_Try it_
Convert the data below into a JSON array of strings, one string per line, omitting blank lines. Leave the pictures out and keep only the text.

►

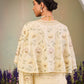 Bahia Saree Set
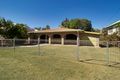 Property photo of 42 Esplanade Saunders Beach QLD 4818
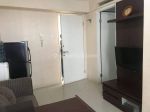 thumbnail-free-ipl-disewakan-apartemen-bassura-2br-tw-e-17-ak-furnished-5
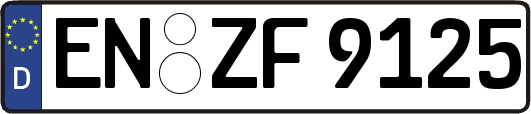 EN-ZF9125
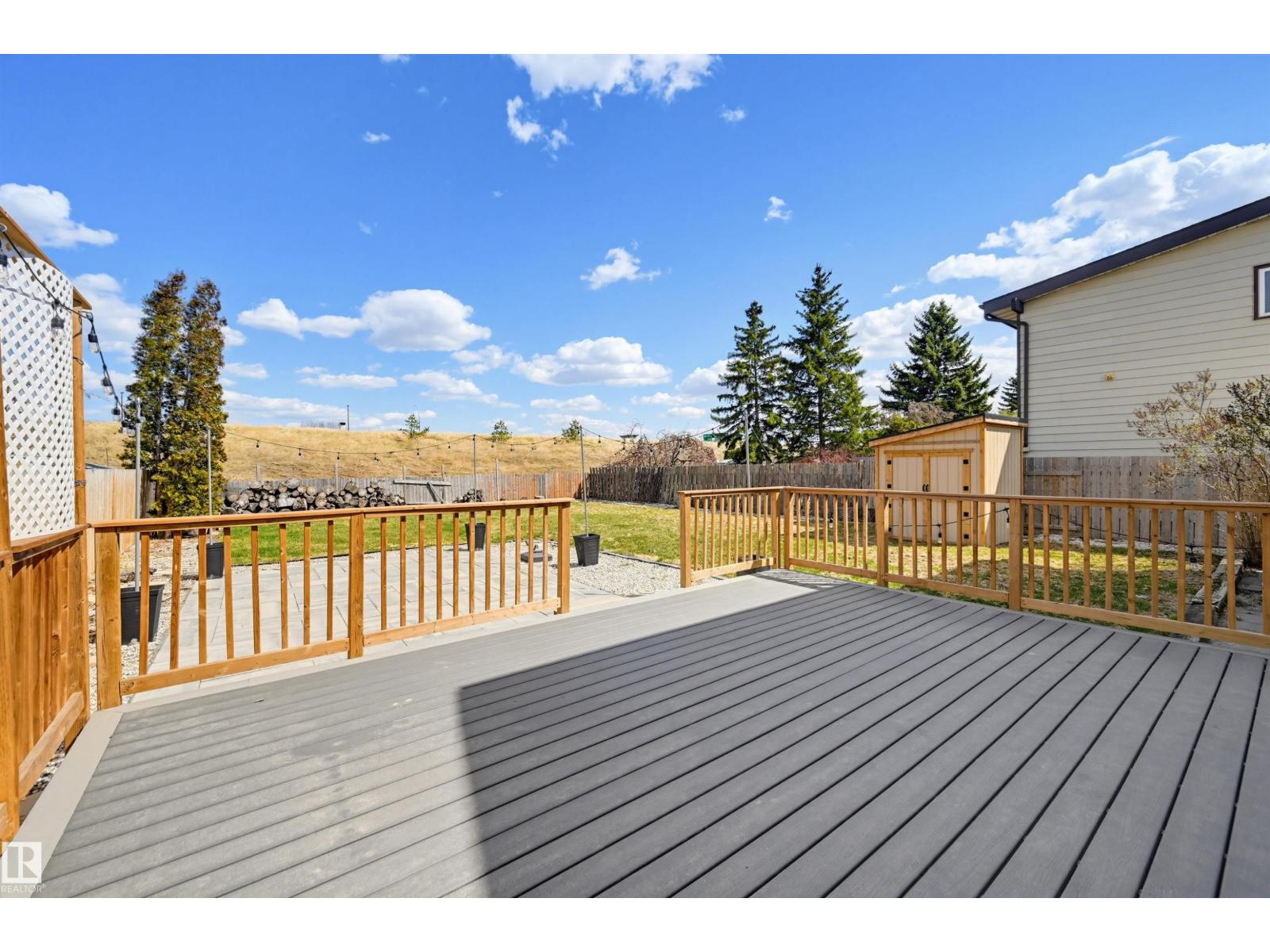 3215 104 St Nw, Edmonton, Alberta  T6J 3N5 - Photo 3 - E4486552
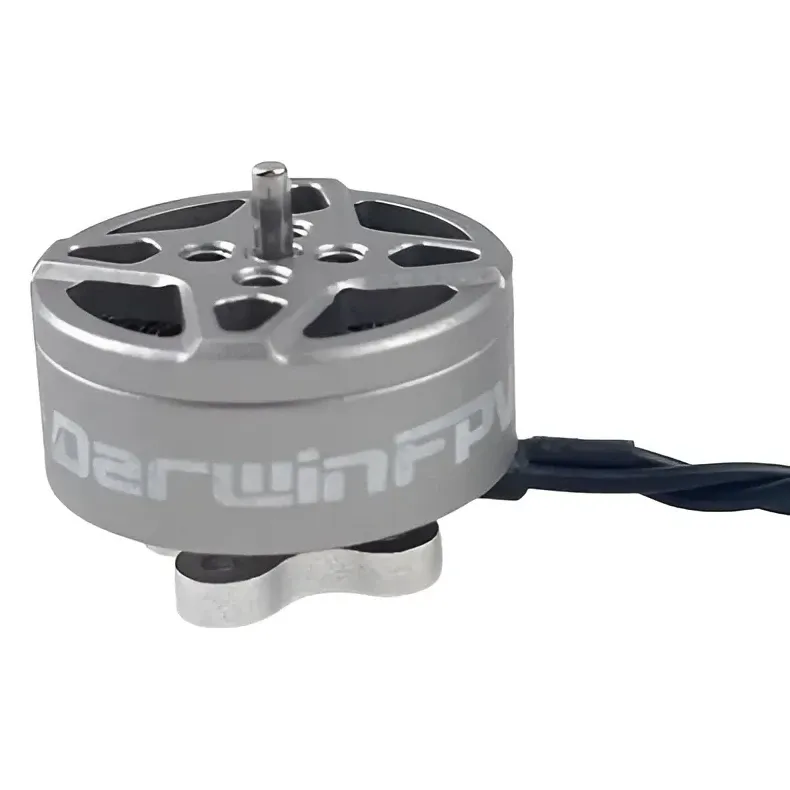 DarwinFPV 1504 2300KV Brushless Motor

◄

_Completed exercise_
[
  " Bahia Saree Set",
  " Property photo of 42 Esplanade Saunders Beach QLD 4818",
  " thumbnail-free-ipl-disewakan-apartemen-bassura-2br-tw-e-17-ak-furnished-5",
  " EN-ZF9125",
  " 3215 104 St Nw, Edmonton, Alberta  T6J 3N5 - Photo 3 - E4486552",
  " DarwinFPV 1504 2300KV Brushless Motor"
]